According to the "tubulocentric" hypothesis of the glomerular hyperfiltration of diabetes mellitus (DM), tubuloglomerular feedback (TGF) is the critical determinant of the related renal hemodynamic dysfunction. To examine the role of TGF in human type 1 DM, 12 salt-replete healthy (C) and 11 uncomplicated DM individuals underwent measurements of glomerular filtration rate (GFR), renal blood flow (RBF), and lithium-derived absolute "distal" sodium delivery (DDNa). Measurements were made during two 3-h infusions of 0.012 mmol·kg(-1)·min(-1) l-arginine (ARG) buffered with either equimolar HCl (ARG.HCl) or citric acid (ARG.CITR). Our hypothesis was that changes in TGF signaling would be directionally opposite ARG.HCl vs. ARG.CITR according to the effects of the ARG-buffering anion on DDNa. Similar changes in C and DM followed ARG.CITR, with declines in DDNa (-0.26 ± 0.07 mmol/min C vs. -0.31 ± 0.07 mmol/min DM) and increases in RBF (+299 ± 25 vs. +319 ± 29 ml·min(-1)·1.73 m(-2)) and GFR (+6.6 ± 0.8 vs. +11.6 ± 1.2 ml·min(-1)·1.73 m(-2)). In contrast, with ARG.HCl, DDNa rose in both groups (P = 0.001), but the response was 73% greater in DM (+1.50 ± 0.15 mmol/min C vs. +2.59 ± 0.22 mmol/min DM, P = 0.001). RBF also increased (P = 0.001, +219 ± 20 ml·min(-1)·1.73 m(-2) C, +105 ± 14 DM), but ΔRBF after ARG.HCl was lower vs. ARG.CITR in both groups (P = 0.001). After ARG.HCl, ΔRBF also was 50% lower in DM vs. C (P = 0.001) and GFR, unchanged in C, declined in DM (-7.4 ± 0.9 ml·min(-1)·1.73 m(-2), P = 0.02 vs. C). After ARG.HCl, unlike ARG.CITR, DDNa increased in C and DM, associated with less ΔRBF and ΔGFR vs.

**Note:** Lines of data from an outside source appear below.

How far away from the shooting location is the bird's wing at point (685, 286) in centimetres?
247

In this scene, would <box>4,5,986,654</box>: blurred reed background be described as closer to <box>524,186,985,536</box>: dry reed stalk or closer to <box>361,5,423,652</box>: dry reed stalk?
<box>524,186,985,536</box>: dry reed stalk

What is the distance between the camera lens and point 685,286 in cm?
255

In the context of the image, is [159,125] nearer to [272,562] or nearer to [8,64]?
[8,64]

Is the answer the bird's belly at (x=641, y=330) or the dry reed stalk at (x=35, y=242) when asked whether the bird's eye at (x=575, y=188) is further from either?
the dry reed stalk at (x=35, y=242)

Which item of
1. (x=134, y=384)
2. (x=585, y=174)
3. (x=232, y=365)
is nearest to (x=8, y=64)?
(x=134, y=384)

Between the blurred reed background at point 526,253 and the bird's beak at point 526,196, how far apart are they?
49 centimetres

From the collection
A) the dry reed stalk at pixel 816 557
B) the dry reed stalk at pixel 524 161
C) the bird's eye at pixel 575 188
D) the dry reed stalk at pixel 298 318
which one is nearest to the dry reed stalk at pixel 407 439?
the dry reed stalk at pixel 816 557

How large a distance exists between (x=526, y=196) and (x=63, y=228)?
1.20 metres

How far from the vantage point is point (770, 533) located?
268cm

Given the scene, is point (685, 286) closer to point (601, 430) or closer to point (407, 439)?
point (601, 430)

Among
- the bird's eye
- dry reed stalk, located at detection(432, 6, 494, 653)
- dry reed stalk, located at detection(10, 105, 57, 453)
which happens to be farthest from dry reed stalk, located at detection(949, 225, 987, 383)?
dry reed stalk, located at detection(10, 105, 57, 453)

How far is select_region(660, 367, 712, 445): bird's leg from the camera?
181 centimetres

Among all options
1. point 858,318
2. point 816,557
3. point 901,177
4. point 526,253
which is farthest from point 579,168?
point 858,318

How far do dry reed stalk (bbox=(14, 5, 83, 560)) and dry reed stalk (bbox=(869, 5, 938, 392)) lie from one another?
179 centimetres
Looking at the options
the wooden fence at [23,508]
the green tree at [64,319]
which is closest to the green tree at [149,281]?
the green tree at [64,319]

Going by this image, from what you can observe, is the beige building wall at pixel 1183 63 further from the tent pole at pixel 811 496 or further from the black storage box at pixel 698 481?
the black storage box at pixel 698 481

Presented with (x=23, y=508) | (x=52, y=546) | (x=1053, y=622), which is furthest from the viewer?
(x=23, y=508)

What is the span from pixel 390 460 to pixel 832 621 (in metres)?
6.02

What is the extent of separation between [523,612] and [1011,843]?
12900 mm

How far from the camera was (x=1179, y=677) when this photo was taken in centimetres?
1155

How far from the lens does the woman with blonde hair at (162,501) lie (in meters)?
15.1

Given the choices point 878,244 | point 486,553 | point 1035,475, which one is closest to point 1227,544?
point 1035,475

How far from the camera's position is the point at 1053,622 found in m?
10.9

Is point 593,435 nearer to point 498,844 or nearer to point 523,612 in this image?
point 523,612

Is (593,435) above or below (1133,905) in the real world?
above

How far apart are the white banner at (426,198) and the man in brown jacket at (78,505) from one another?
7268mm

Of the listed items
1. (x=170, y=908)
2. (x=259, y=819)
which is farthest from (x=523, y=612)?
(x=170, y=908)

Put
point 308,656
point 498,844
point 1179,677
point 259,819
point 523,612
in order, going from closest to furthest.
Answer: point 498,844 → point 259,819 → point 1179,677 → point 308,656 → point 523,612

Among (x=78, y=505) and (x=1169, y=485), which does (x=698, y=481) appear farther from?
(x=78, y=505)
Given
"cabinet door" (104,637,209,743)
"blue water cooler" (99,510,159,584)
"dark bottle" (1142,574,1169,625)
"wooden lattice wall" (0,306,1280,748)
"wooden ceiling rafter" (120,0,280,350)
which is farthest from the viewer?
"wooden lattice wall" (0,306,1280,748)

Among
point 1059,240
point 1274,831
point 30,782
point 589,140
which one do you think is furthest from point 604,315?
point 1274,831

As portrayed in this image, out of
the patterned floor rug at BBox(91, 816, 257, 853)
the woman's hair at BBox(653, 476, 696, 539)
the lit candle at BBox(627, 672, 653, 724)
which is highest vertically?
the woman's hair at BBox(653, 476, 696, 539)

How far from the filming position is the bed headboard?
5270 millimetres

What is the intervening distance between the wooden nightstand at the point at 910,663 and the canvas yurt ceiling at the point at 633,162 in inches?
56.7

ARG.CITR. This suggests that the renal hemodynamic response to ARG is influenced substantially by the opposite actions of HCl vs. CITR on DDNa and TGF. In DM, the association of ARG.HCl-induced exaggerated ΔDDNa, blunted ΔRBF, and the decline in GFR vs. C shows an enhanced TGF dependence of renal vasodilatation to ARG, in agreement with a critical role of TGF in DM-related renal hemodynamic dysfunction.